Just by saying be disciplined or have self-control will not put a forex trader in the correct path. That is why there is a decision plan that you should follow effectively to achieve immense success in your trading journey.
A perfect trade will require specific essential components. It must have a favourable risk to reward. You should understand that as a funded trader, your job is not to locate the ideal point of entry. Your task is to forecast the prices at which trades will enter and exit, having a beneficial financial outcome.
Therefore, to accomplish this and many more helpful hacks, you need to learn the decision-making process and focus on it to acquire more profits. The decision is shortened to PREP to assist you to memorise what it entails.
In this part of the plan, what you should focus on is the end. You need to determine at what point you will be getting out of the trade. It seems like working your way to the front from the back. This technique gives you an advantage in that you are aware of the contextual value.
It also enables you to concentrate more on your primary objective as a forex trader. Avoid focusing too much energy on the entry of a trade as it is not that advisable even though many people still do it.
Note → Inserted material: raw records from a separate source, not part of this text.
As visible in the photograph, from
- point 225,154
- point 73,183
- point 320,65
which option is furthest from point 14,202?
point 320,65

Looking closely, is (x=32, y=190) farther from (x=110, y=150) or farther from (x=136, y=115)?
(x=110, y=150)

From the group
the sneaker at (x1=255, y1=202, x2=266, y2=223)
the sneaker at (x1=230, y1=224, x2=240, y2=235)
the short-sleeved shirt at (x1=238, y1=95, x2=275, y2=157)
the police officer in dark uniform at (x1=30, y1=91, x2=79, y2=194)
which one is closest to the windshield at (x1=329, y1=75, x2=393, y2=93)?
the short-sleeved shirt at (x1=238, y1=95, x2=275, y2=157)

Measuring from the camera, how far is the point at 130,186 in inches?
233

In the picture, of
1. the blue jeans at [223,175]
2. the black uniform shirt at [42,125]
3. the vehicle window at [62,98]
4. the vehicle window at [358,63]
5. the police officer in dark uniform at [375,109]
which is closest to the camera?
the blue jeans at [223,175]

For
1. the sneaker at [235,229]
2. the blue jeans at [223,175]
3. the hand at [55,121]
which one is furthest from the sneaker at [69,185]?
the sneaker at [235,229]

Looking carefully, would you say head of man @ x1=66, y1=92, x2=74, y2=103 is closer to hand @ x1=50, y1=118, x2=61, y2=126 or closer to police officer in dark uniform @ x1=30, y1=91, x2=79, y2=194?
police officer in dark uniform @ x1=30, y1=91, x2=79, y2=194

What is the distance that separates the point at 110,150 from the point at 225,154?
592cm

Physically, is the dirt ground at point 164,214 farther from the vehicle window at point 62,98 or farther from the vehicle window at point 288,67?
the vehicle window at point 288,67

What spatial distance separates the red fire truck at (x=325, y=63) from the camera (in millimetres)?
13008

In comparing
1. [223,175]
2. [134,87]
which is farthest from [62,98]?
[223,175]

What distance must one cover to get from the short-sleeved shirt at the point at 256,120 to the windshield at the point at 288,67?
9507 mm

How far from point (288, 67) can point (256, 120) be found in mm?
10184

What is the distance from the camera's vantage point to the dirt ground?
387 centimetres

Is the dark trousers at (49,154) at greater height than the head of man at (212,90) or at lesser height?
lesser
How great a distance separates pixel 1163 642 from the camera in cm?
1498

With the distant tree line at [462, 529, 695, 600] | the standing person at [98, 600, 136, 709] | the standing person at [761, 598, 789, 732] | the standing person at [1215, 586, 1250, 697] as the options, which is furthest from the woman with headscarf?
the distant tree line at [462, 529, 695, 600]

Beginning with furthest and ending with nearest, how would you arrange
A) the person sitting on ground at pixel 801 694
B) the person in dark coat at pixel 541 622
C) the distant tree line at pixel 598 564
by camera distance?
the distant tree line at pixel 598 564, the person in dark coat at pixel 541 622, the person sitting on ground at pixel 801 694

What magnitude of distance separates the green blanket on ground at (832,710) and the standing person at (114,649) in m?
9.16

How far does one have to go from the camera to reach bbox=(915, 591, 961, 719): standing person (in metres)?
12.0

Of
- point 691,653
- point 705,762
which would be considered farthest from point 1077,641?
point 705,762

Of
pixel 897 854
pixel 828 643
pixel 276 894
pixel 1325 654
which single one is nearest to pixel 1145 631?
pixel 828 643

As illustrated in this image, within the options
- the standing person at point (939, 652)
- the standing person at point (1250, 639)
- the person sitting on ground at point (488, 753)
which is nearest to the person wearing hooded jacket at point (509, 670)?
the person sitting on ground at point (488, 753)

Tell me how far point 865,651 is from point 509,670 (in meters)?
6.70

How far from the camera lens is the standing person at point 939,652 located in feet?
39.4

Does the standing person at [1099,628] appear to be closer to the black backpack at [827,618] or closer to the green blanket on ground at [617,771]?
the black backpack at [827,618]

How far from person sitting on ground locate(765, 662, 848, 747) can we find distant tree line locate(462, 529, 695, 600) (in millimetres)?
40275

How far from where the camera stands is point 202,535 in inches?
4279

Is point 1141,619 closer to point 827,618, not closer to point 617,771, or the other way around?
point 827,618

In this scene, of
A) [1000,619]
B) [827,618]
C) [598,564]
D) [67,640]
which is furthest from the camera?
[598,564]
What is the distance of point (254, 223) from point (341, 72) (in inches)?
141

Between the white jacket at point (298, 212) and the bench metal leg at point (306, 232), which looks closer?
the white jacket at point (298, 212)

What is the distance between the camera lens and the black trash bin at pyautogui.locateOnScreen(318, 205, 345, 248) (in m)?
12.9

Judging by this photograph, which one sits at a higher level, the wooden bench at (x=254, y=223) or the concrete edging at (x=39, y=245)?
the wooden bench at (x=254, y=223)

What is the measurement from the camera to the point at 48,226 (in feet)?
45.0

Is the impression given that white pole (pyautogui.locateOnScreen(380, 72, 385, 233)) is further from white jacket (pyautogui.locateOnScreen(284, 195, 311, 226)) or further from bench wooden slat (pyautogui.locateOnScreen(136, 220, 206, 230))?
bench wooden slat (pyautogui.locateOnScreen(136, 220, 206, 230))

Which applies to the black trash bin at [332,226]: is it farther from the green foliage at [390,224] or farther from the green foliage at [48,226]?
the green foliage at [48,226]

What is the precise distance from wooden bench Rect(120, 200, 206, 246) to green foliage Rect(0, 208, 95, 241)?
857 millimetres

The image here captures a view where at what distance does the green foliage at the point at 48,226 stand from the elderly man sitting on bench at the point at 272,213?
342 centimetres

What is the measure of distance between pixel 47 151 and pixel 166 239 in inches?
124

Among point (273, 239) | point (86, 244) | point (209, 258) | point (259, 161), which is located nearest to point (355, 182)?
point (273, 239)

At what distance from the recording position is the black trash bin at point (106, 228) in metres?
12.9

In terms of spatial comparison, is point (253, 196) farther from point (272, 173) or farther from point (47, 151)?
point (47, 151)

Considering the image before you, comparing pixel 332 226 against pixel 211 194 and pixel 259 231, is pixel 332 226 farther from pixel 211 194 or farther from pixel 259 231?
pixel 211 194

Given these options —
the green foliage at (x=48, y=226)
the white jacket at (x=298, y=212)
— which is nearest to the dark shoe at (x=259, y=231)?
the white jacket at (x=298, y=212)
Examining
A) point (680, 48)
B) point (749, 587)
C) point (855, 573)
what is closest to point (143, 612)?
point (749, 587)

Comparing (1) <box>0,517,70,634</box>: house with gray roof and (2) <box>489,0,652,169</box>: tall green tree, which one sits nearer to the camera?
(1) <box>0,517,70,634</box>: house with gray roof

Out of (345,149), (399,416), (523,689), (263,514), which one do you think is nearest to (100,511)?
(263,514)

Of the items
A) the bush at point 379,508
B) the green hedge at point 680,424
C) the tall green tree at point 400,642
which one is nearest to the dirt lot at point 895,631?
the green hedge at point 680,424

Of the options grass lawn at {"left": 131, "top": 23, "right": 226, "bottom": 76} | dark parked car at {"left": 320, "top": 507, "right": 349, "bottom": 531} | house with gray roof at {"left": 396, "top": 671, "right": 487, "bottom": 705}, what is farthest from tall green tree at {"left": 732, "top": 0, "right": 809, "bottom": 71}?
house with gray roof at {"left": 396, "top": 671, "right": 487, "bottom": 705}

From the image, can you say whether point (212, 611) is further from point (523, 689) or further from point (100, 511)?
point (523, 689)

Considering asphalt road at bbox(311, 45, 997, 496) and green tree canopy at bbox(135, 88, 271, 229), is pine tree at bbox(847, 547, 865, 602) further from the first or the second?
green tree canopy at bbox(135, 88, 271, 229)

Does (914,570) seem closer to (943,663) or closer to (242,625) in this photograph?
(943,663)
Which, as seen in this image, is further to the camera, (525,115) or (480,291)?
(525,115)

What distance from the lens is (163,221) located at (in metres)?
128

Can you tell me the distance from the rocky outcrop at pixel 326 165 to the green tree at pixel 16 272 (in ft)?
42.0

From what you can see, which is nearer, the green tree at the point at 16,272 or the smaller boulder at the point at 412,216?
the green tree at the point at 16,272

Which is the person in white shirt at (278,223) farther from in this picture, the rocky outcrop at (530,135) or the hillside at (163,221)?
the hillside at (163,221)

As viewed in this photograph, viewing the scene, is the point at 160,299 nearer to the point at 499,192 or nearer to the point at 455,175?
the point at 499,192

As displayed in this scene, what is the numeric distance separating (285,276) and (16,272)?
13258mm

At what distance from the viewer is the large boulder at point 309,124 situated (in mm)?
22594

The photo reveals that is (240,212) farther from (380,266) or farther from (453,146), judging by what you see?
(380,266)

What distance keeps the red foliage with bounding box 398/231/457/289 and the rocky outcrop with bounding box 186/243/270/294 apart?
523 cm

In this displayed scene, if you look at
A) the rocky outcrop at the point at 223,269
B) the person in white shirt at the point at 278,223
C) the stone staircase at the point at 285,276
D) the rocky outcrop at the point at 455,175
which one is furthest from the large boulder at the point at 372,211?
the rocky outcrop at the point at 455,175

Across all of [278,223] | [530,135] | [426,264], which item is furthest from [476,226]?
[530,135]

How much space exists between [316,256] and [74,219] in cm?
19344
Another thing with starting from the back is that you focus more on what is to come rather than what is happening now.
This is the point where you evaluate the current value of the asset you are trading concerning the profit that it could bring. You then have to split it into two and deduct it from the point of entry. This should be far away from the forecasted path of price.
In this step, what you are assessing is the point where your stop will be hardest. You should know that the more time spent away from productive reward to peril scenario, the more you are increasing chances of hurting yourself afterward. The general rule is that if there is no fruitful reward to risk then no trade should be made.
Many situations may occur in a trade that may force you to edge out. Price creates technical points that were not there once you have opened a trade. Some of these technical points come to work against your projected path.
Sometimes your trade will not work because of the technical points created by price. You will encounter obstacles as you mark up your chart, and these obstacles must be broken for the trade to end successfully. Just know as a trader when to exit trades and when to stick to your original drawing map based on emerging information.
This point means that you should have faith in your actions. Do not doubt them as you are visualising potential future scenarios. You need to understand that it is on infrequent occasions that a trade will work according to your plans immediately.
The main goal as a funded trader is to remain patient as you look for possible future opportunities for bagging the bucks.